Work required: Your answer must be the records below repeated word for word, with no pictures in it.

Supplied records:
== Segment start ==

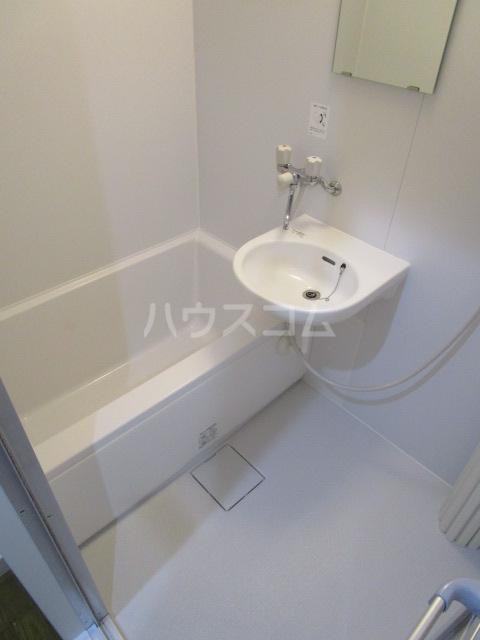 リヴェールプラザ 305号室の風呂
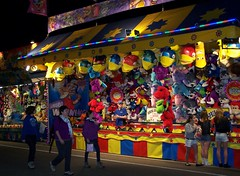 Sydney Royal Easter Show: amusements 7 (dominotic) Tags: carnival animals night rural farm sydney australia games nsw newsouthwales rides produce agriculture prizes ras amusements sideshow homebush theshow artsandcrafts eastershow sydneyroyaleastershow lifestock agriculturalshow sideshowalley winaprize citymeetscountry producedisplay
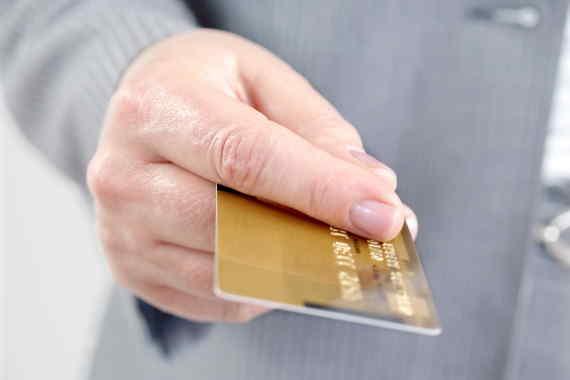 <span>Tato půjčka funguje podobně, jako kreditní karta. Máte zde úvěrový limit (např. 30 000 Kč), ze kterého můžete neomezeně čerpat finanční prostředky. Následně stačí zaplatit jen minimální měsíční splátku. U první půjčky máte až 30 000 Kč na 30 dní zcela zdarma. Bez placení poplatků nebo úroků.</span>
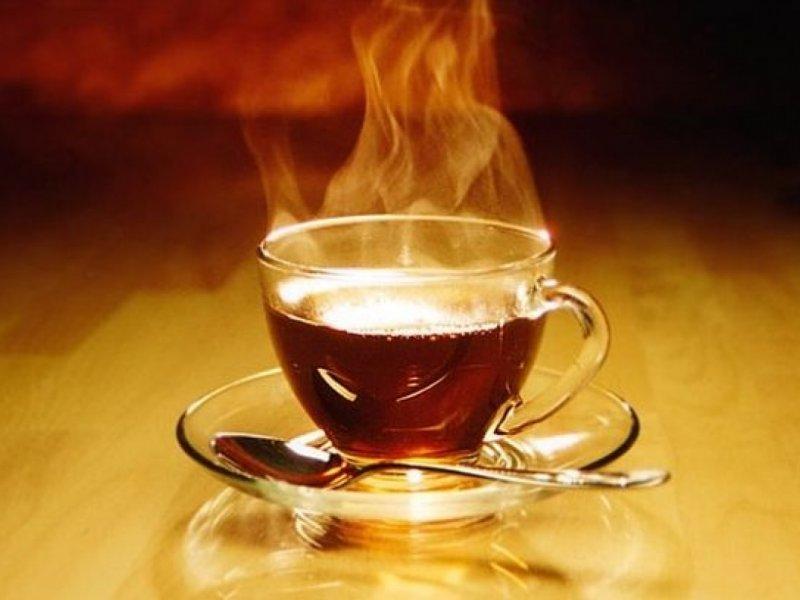 Гастроэнтеролог Алексей Парамонов рассказал, вызывает ли горячий чай рак пищевода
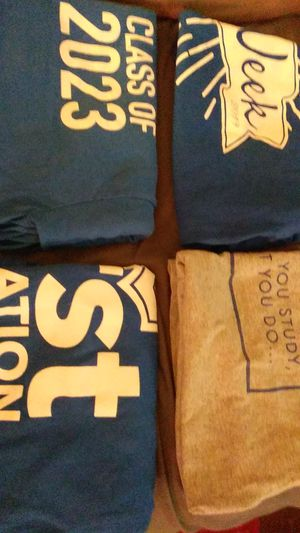 4 Ky.T shirts lg. Ky.week /career love what you study/ class of 2023 first generation University of Kentucky for Sale in Lexington, KY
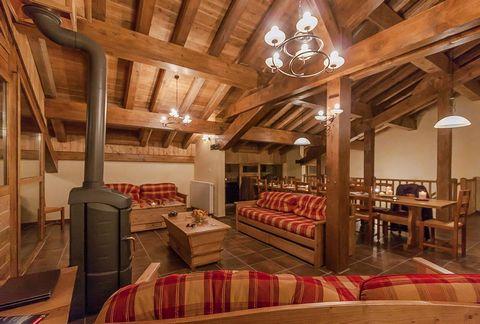 Le départ et l'arrivée aux Balcons de la Rosière peut se faire directement skis aux pieds car la résidence est située sur la piste des Eucherts. Le complexe, composé de 8 chalets, est construit dans le respect de la tradition, utilisant les matériaux...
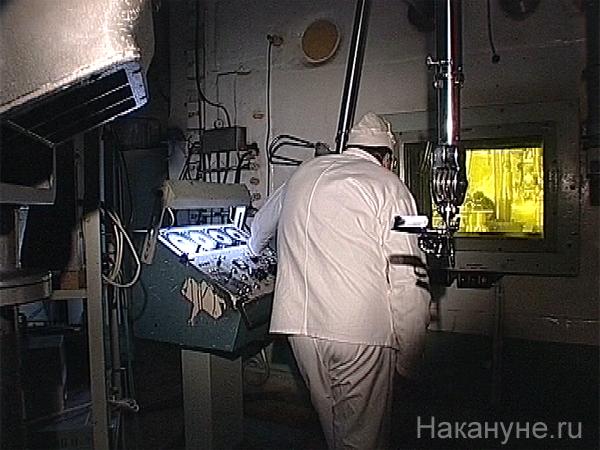 аэс, лаборатория, инженер, радиация, манипулятор(2004)|Фото: Фото: Накануне.ru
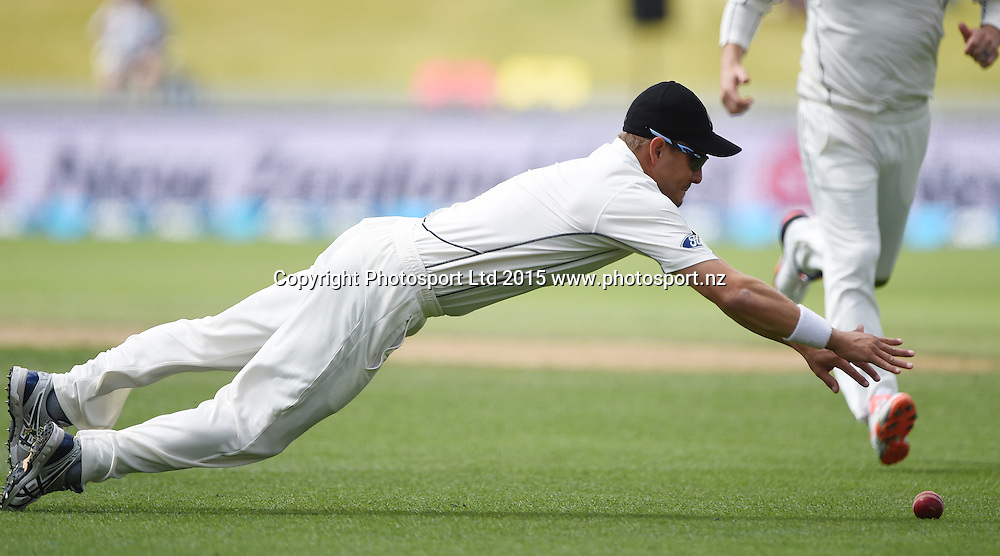 Neil Wagner fielding on day 3 of the 2nd cricket test match between New Zealand Black Caps and Sri Lanka at Seddon Park in Hamilton, New Zealand. Sunday 20 December 2015. Copyright photo: Andrew Cornaga / www.photosport.nz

== Segment end ==

Output:
 リヴェールプラザ 305号室の風呂
 Sydney Royal Easter Show: amusements 7 (dominotic) Tags: carnival animals night rural farm sydney australia games nsw newsouthwales rides produce agriculture prizes ras amusements sideshow homebush theshow artsandcrafts eastershow sydneyroyaleastershow lifestock agriculturalshow sideshowalley winaprize citymeetscountry producedisplay
 <span>Tato půjčka funguje podobně, jako kreditní karta. Máte zde úvěrový limit (např. 30 000 Kč), ze kterého můžete neomezeně čerpat finanční prostředky. Následně stačí zaplatit jen minimální měsíční splátku. U první půjčky máte až 30 000 Kč na 30 dní zcela zdarma. Bez placení poplatků nebo úroků.</span>
 Гастроэнтеролог Алексей Парамонов рассказал, вызывает ли горячий чай рак пищевода
 4 Ky.T shirts lg. Ky.week /career love what you study/ class of 2023 first generation University of Kentucky for Sale in Lexington, KY
 Le départ et l'arrivée aux Balcons de la Rosière peut se faire directement skis aux pieds car la résidence est située sur la piste des Eucherts. Le complexe, composé de 8 chalets, est construit dans le respect de la tradition, utilisant les matériaux...
 аэс, лаборатория, инженер, радиация, манипулятор(2004)|Фото: Фото: Накануне.ru
 Neil Wagner fielding on day 3 of the 2nd cricket test match between New Zealand Black Caps and Sri Lanka at Seddon Park in Hamilton, New Zealand. Sunday 20 December 2015. Copyright photo: Andrew Cornaga / www.photosport.nz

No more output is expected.